Building a Serverless Search Engine Using Fuse.js

One of my side projects that gets considerable traffic finally used up all its free Algolia credits.

I love Algolia because of how easy it is to set up, with great SDKs, both for managing your search index, and its ready-made front-end UI components for React and many other front-end environments.

My use case in this project is really simple though - a data set of about 50,000 items, and only need fuzzy search on a single 'title' field. It currently gets around 100,000 searches per month. This costs around $100 per month, which isn't much, but is relatively much compared to the total hosting costs for this particular project, especially considering it is a secondary functionality.

Serverless solutions

In looking for alternatives, I looked at AWS OpenSearch Serverless, which despite the name, still isn't a full serverless solution in the same way as Lambda or S3. You pay per unit, where the number of units per hour is dependent on usage. Looking at the costs, it's about triple what I'm currently paying for Algolia. Not an option.

Something that I realised whilst looking at the data set I want to search though, is that it's relatively small. I can easily store it in a single file in S3.

In which case – why not do that, and then use something like Lunr or Fuse to do the actual search?

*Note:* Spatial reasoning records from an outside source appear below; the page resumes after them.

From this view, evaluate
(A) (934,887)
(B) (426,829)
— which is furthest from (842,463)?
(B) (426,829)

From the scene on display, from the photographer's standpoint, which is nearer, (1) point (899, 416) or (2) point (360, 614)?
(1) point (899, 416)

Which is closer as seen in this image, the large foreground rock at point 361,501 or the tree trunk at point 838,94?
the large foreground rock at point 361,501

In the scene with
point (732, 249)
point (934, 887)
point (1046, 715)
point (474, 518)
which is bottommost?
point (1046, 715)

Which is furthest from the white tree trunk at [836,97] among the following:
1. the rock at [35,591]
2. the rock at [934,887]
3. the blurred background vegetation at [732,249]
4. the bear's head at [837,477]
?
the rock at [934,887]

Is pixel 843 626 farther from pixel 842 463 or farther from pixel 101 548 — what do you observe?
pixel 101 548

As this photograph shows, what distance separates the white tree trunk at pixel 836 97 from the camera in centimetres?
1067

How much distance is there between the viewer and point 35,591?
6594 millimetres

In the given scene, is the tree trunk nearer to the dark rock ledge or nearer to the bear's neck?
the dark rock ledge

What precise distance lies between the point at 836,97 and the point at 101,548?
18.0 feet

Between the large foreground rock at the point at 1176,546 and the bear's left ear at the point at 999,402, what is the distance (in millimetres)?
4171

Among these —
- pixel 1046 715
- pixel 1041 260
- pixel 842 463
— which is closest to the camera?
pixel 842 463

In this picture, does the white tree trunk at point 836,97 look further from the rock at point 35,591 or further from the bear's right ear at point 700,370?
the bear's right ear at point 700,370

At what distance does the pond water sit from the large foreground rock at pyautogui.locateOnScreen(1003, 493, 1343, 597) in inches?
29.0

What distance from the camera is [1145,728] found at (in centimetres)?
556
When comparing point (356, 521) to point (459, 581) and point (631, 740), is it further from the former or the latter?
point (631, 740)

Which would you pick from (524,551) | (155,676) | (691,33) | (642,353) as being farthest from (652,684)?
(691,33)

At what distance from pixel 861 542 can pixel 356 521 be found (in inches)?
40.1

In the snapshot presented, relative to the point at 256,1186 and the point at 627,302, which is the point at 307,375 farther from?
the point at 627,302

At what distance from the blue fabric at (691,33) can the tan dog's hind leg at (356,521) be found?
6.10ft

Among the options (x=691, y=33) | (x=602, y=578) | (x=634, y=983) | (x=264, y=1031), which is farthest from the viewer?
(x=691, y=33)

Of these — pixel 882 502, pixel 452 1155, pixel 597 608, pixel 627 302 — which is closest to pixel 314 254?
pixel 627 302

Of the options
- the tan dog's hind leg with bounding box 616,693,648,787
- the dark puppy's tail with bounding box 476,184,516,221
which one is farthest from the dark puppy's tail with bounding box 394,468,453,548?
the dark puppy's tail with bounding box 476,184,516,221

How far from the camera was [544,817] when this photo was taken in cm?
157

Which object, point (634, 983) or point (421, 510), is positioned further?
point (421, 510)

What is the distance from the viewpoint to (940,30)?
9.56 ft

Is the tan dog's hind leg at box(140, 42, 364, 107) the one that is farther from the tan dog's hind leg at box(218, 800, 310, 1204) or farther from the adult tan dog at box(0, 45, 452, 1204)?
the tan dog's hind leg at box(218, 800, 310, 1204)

To start prototyping this and seeing how fast it was, I first updated the way my indexing logic worked:

Drawing

Rather than listening to changes in the DynamoDB stream, I now have a cron that will query all the relevant records on a set interval, format them in a way that makes them usable in my front-ends, and store them as a big JSON file in S3.

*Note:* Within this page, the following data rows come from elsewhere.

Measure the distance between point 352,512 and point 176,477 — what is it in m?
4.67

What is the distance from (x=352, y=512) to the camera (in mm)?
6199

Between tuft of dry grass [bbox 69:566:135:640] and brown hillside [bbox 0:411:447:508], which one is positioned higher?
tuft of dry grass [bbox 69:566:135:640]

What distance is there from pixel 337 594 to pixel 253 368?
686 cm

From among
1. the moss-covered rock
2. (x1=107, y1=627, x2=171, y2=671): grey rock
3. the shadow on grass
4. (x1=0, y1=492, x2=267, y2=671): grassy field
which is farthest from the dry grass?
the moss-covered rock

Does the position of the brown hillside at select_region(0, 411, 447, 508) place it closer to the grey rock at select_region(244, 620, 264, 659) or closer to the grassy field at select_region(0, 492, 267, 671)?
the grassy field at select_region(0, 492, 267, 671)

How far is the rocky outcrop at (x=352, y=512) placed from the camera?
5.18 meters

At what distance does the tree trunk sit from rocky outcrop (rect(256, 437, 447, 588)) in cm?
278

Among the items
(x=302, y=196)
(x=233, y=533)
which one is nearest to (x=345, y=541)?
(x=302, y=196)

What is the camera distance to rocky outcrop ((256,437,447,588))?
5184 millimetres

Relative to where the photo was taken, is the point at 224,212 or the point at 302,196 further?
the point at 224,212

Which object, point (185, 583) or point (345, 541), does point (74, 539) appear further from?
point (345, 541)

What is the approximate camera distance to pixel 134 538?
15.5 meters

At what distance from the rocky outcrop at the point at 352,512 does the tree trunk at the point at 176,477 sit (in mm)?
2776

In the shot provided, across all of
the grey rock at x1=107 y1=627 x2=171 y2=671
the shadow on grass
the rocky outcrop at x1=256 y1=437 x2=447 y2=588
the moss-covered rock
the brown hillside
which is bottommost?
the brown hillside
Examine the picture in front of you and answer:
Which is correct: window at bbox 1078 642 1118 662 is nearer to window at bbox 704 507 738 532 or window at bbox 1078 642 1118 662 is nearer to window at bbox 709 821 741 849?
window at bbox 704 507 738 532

This query is very fast, taking about 10 seconds to complete, and the resulting file in S3 is about 14 MB. Big, but fast to download for a Lambda running in the same region.

The actual search

I chose to go with Fuse.js to implement the fuzzy search. A separate Lambda is used to expose a search API endpoint to my frontends, and it does the following:

  1. Downloads the latest version of the search index from S3 and caches it outside the handler in memory, so that we only need to download once during the lifetime of the Lambda container.
  2. Load the data into Fuse, then run a simple search using the query passed through as the query query string parameter from API Gateway.
  3. Do some reshuffling of the results and return a neat little array with the top 10 matching items.

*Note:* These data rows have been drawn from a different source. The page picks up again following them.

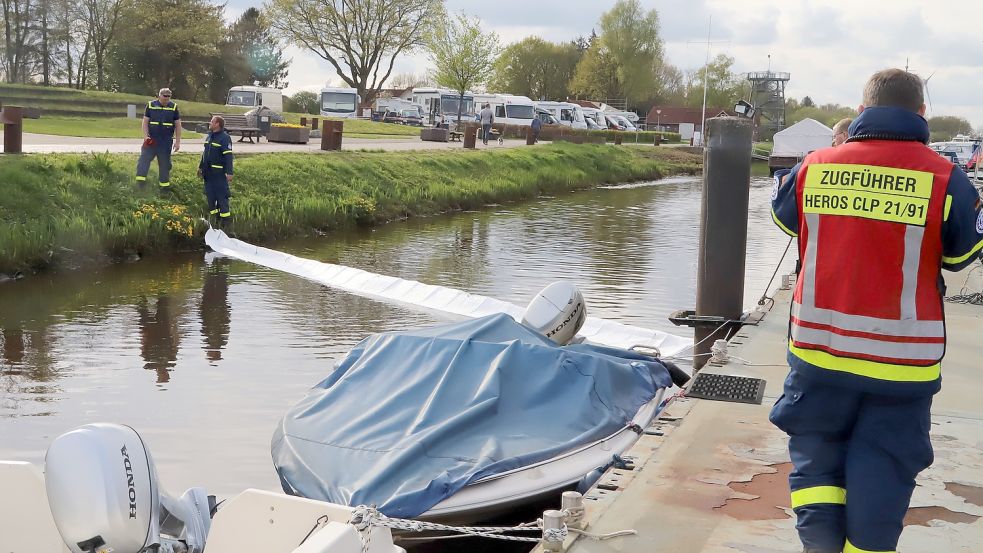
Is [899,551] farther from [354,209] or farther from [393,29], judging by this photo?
[393,29]

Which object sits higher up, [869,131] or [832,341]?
[869,131]

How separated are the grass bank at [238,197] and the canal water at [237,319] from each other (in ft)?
1.70

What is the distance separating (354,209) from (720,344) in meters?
14.3

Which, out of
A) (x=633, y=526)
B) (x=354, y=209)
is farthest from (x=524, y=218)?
(x=633, y=526)

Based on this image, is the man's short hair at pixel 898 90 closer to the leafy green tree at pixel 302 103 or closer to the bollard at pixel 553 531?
the bollard at pixel 553 531

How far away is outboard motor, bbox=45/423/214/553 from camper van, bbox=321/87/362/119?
50.3 m

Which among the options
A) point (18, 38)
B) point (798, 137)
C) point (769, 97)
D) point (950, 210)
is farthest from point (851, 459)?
point (769, 97)

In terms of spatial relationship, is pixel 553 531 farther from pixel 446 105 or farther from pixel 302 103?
pixel 302 103

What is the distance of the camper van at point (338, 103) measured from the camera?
176 ft

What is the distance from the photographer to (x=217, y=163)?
17.4 metres

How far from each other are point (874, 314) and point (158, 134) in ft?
51.8

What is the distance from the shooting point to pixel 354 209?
22125mm

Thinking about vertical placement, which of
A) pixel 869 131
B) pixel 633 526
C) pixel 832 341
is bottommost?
pixel 633 526

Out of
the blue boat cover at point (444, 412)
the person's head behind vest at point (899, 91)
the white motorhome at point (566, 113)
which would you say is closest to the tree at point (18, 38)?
the white motorhome at point (566, 113)
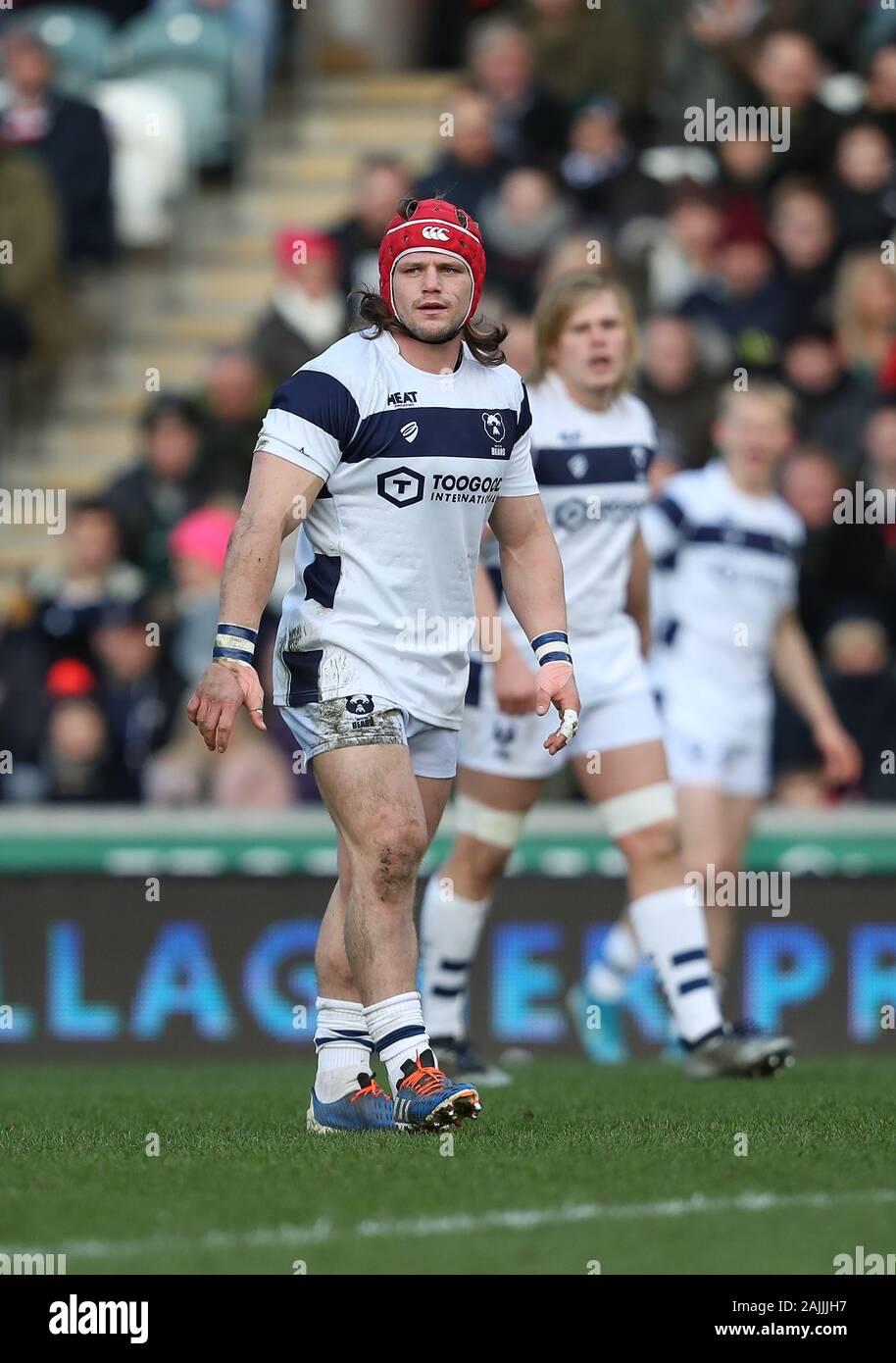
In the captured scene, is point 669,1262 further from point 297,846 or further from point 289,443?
point 297,846

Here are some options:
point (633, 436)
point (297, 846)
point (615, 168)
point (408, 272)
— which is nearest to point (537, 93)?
point (615, 168)

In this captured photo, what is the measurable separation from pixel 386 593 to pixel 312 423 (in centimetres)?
47

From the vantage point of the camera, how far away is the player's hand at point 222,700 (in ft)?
18.8

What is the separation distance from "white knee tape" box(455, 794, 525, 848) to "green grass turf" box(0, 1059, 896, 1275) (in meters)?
0.94

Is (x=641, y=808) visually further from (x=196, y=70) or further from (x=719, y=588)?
(x=196, y=70)

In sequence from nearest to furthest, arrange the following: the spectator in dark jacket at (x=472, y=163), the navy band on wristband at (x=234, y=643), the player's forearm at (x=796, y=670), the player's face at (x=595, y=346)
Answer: the navy band on wristband at (x=234, y=643)
the player's face at (x=595, y=346)
the player's forearm at (x=796, y=670)
the spectator in dark jacket at (x=472, y=163)

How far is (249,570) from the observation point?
6.02 metres

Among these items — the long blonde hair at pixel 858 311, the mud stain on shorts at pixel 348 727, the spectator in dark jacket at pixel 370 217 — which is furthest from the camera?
the spectator in dark jacket at pixel 370 217

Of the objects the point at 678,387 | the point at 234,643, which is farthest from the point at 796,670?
the point at 234,643

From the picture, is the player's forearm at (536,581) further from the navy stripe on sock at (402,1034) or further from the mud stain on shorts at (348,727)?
the navy stripe on sock at (402,1034)

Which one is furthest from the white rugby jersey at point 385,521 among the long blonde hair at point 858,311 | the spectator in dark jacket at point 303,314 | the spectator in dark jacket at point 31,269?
the spectator in dark jacket at point 31,269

The code for that looks something like this:

import { S3 } from "aws-sdk";
import Fuse from "fuse.js";

const s3 = new S3();

const initializeSearchIndex = async () => {
    const { Body } = await s3.getObject({
        Bucket: process.env.SEARCH_INDEX_BUCKET,
        Key: `search-index.json`,
    }).promise();
    const data = JSON.parse(Body.toString());

    return new Fuse(data, { keys: ["title"] });
};

let searchIndex = null; // allows us to cache between invocations

export const handler = async ({ queryStringParameters }) => {
  const { query } = queryStringParameters;
  if (!query) {
    throw new Error('Search query parameter required.');
  }

  if (!searchIndex) {
    searchIndex = await initializeSearchIndex();
  }

  const results = searchIndex.search(query);
  return results.slice(0, 20);
};

End result

The end result is a search that is somewhat slower than Algolia - taking around 200ms per request, rather than the 10ms for Algolia, but this difference is barely noticeable on the front-end.

In terms of costs, the whole solution costs about $2.71 per month to run, which I would say is quite a good in terms of cost savings for minimal work.

If you have a small dataset you'd like to search over and don't want to spend money on a 'real' search engine, I think using serverless tools in this way is a really great solution.